Chinatown, San Francisco: the Hardrock Cafe of China
Strolling up to the Gate on Grant and Bush, you can tell Chinatown is catered to you. You – the tourist, with its pagoda-style buildings, its brightly-colored gutters, its “traditional”-style street posts. Though the street is obviously beautiful and aesthetically pleasing, to focus on that would be like talking about Disneyland’s ambiance or the exceptional food at the Rainforest cafe. Walking through Grant, you are positioned (especially if you have a child) to purchase the plastic samurai swords (which are Japanese to begin with) and the straw hats. They have you questioning if you need that life-sized, 600 dollar buddah for your living room – bathroom maybe? Definitely bathroom. Its upturned arms can hold your guest towels.
I say keep walking passed this shit. Walk a mile. No, walk two. Just when you think you are about to give in to the nicely-dressed Chinese ladies handing out flyers outside of the scattered restaurants promising the best Dim Sum you’ll ever have, you finally come across a place like Portsmouth Square.
Here you will start to realize why or how San Francisco is said to house the biggest Chinese community outside of China. You start to see honest-to-goodness street culture with hordes of middle-aged to elderly men and women gambling atop broken-down cardboard boxes, most with their money out eagerly waiting for a promising hand.
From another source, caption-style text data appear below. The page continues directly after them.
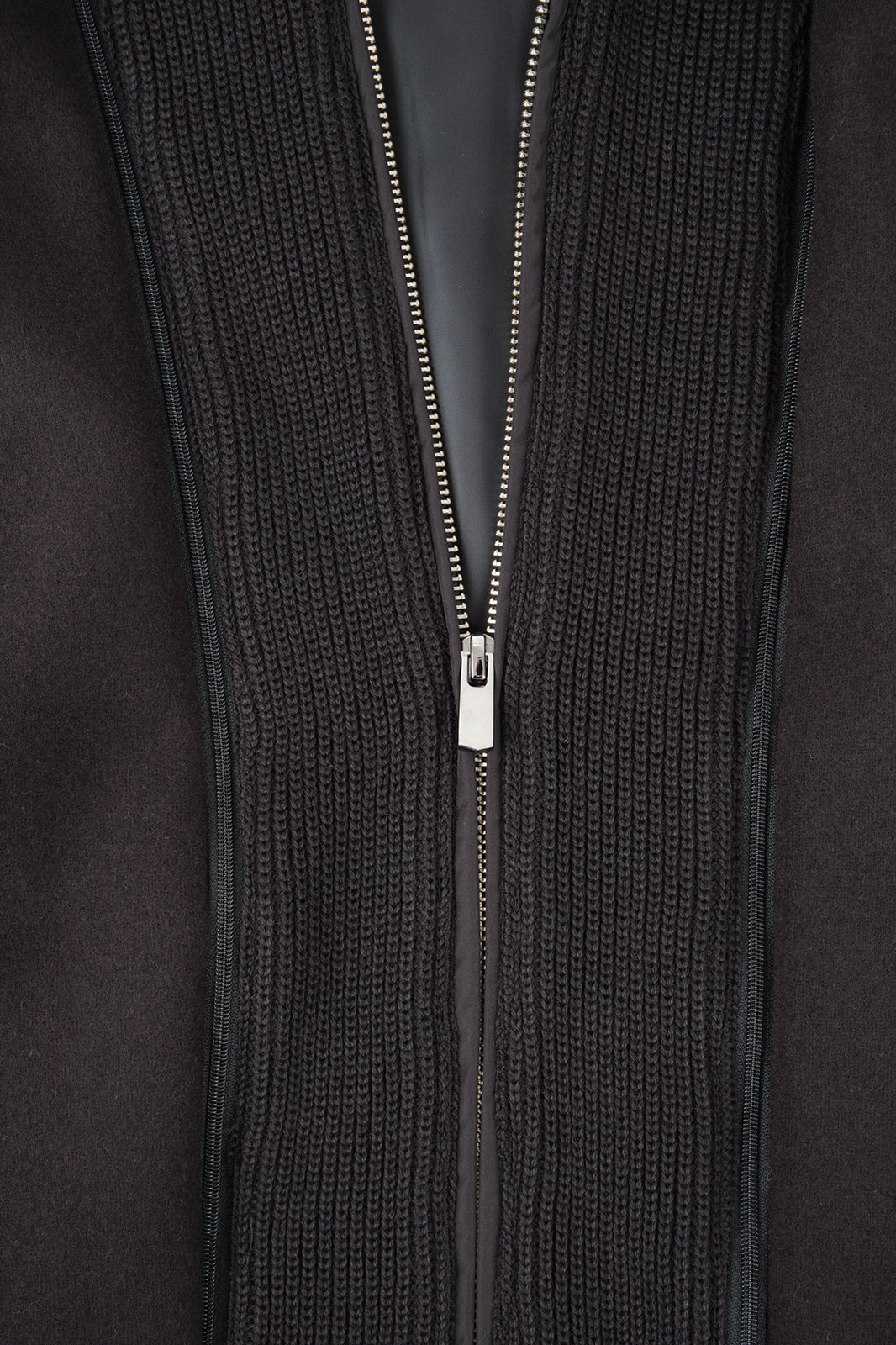 Flannel varsity jacket - Black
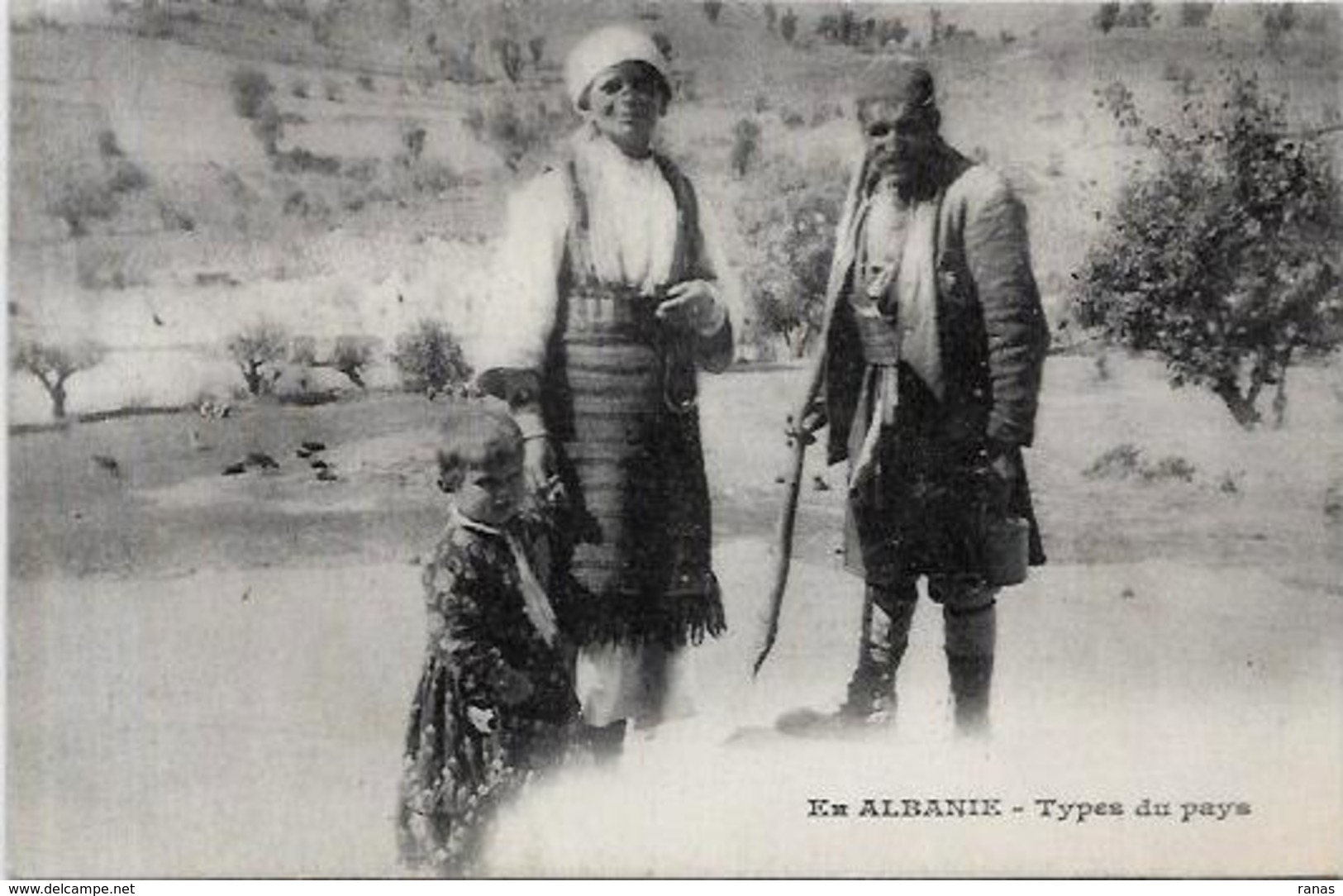 CPA Albanie Albania écrite  Types - Albanien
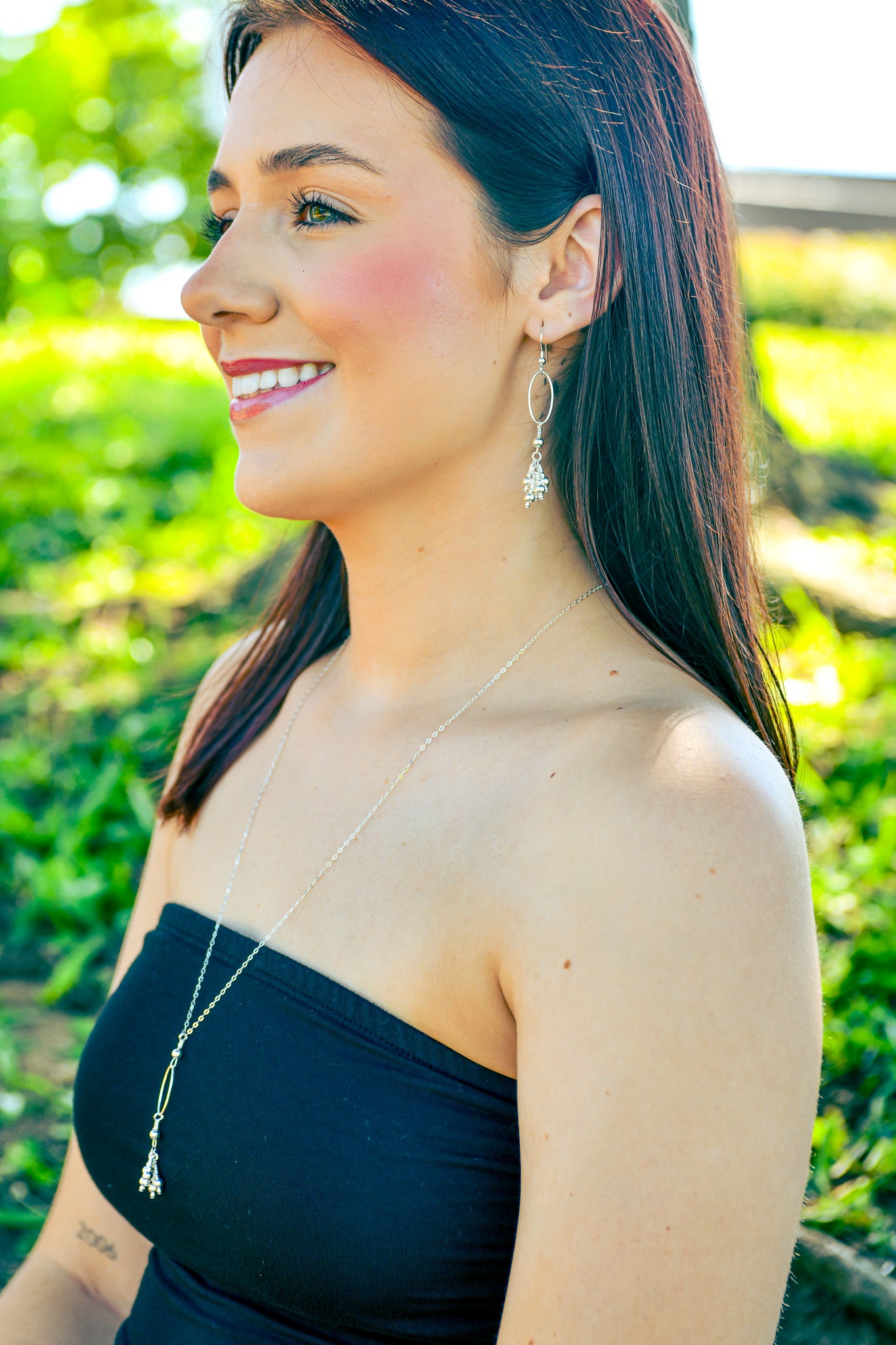 Sterling Silver Bead Pop Earrings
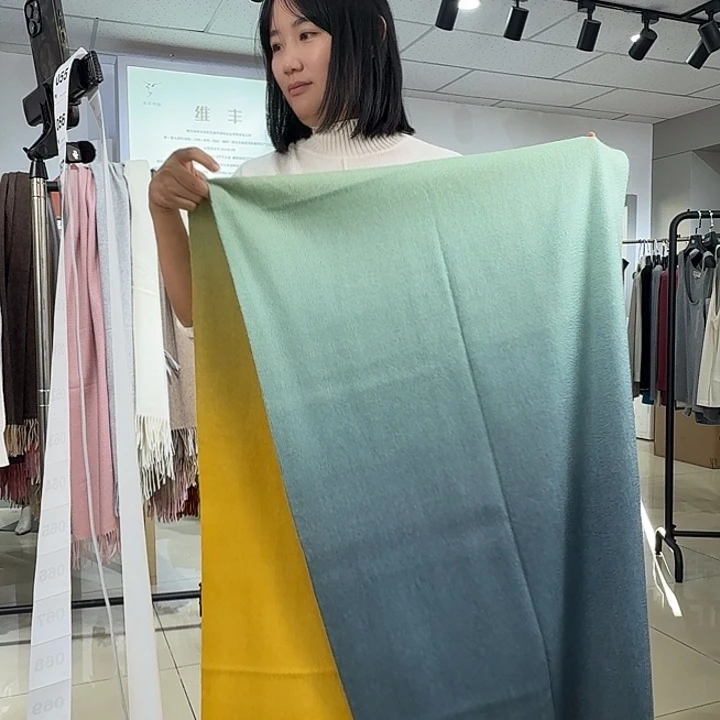 纯羊绒保暖围巾053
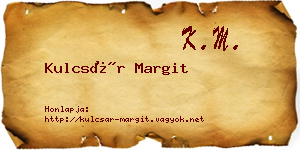 Kulcsár Margit névjegykártya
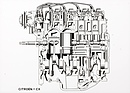 Citroen CX (1975) – Motorskizze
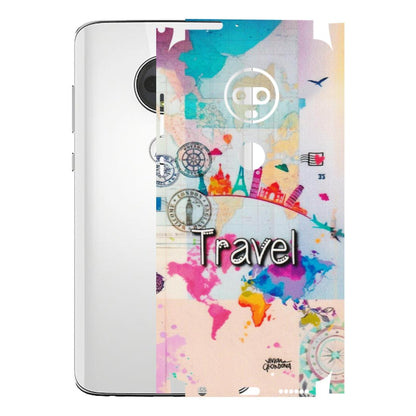 Motorola Phone Skins (All Models) - Travel The Wonders - Matte Finish (M-108) Motorola Moto G7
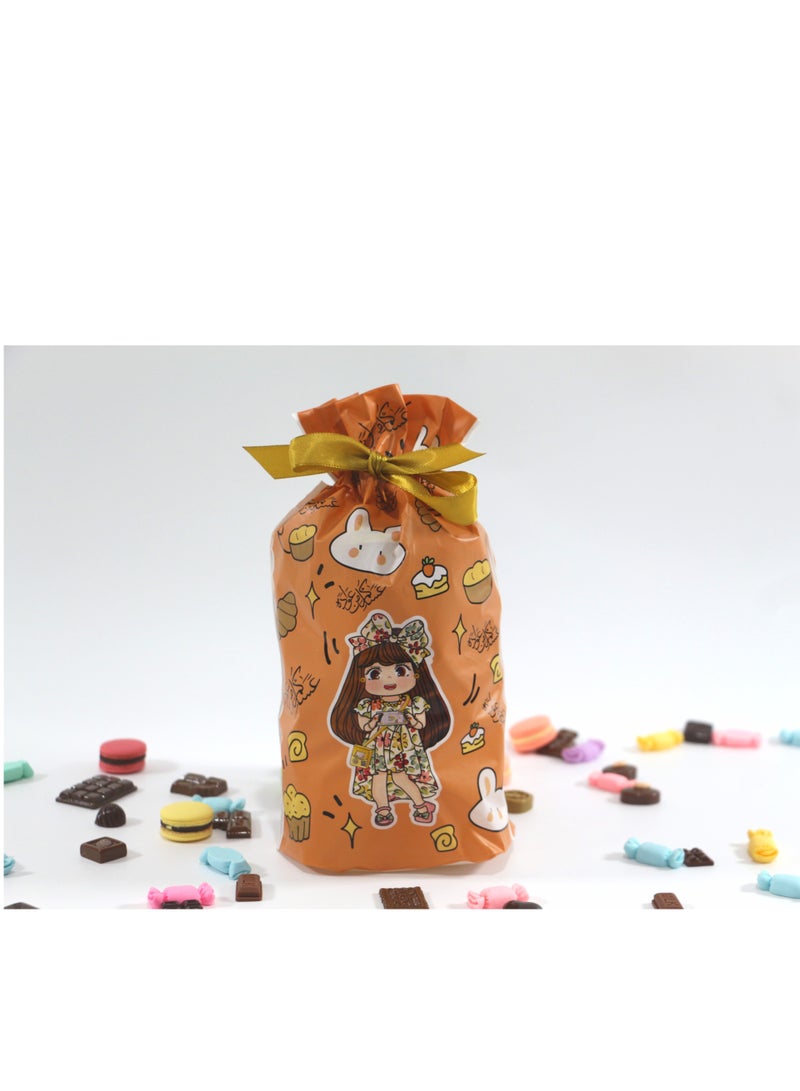 50 Pieces Ramadan Kareem Gift Bags Plastic Candy Cookie Sweets Bags Eid Mubarak Muslim Party Gift Bags 14.5×23cm - Image 3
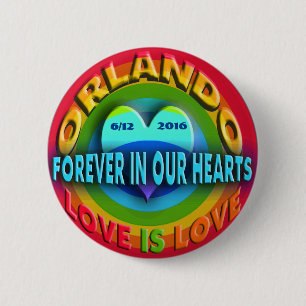 Orlando Memorial 6 Cm Round Badge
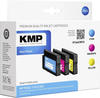 KMP Tintenpatronen passend für HP 953XL (F6U16AE, F6U17AE, F6U18AE) - für HP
This square, urban-San Francisco as ever with probably more pigeons than people, felt like I was in the middle of China. The feel, the attitude changes completely from Grant. No one cares if you bought the straw hats or where you ate for lunch. To be honest, with most of the people rarely looking up from their cards or conversations, no one really cares about you at all. Sure, they will shoo you away if you get too close to their game, but in general Portsmouth is a good representation of Chinatown in that there is a heavy, for lack of a better, and more comforting phrase, “locals only” feel. Especially, well mostly, if you don’t speak Chinese.
Chinese culture does not run off unspoken social cues or signals. In fact it’s quite the opposite. People push, people shove, and people have little to no care about personal space. Shop owners give zero shits about spilling the fish-water that was sitting in tubs from today’s catch over your designer shoes and onto the sidewalk. It’s not wrong and it’s not right. It’s just what it is. Which in my opinion, was extremely refreshing to be out of my comfort zone. Not being able to get my way, even with the biggest, most approachable smile I can muster was something I needed to feel.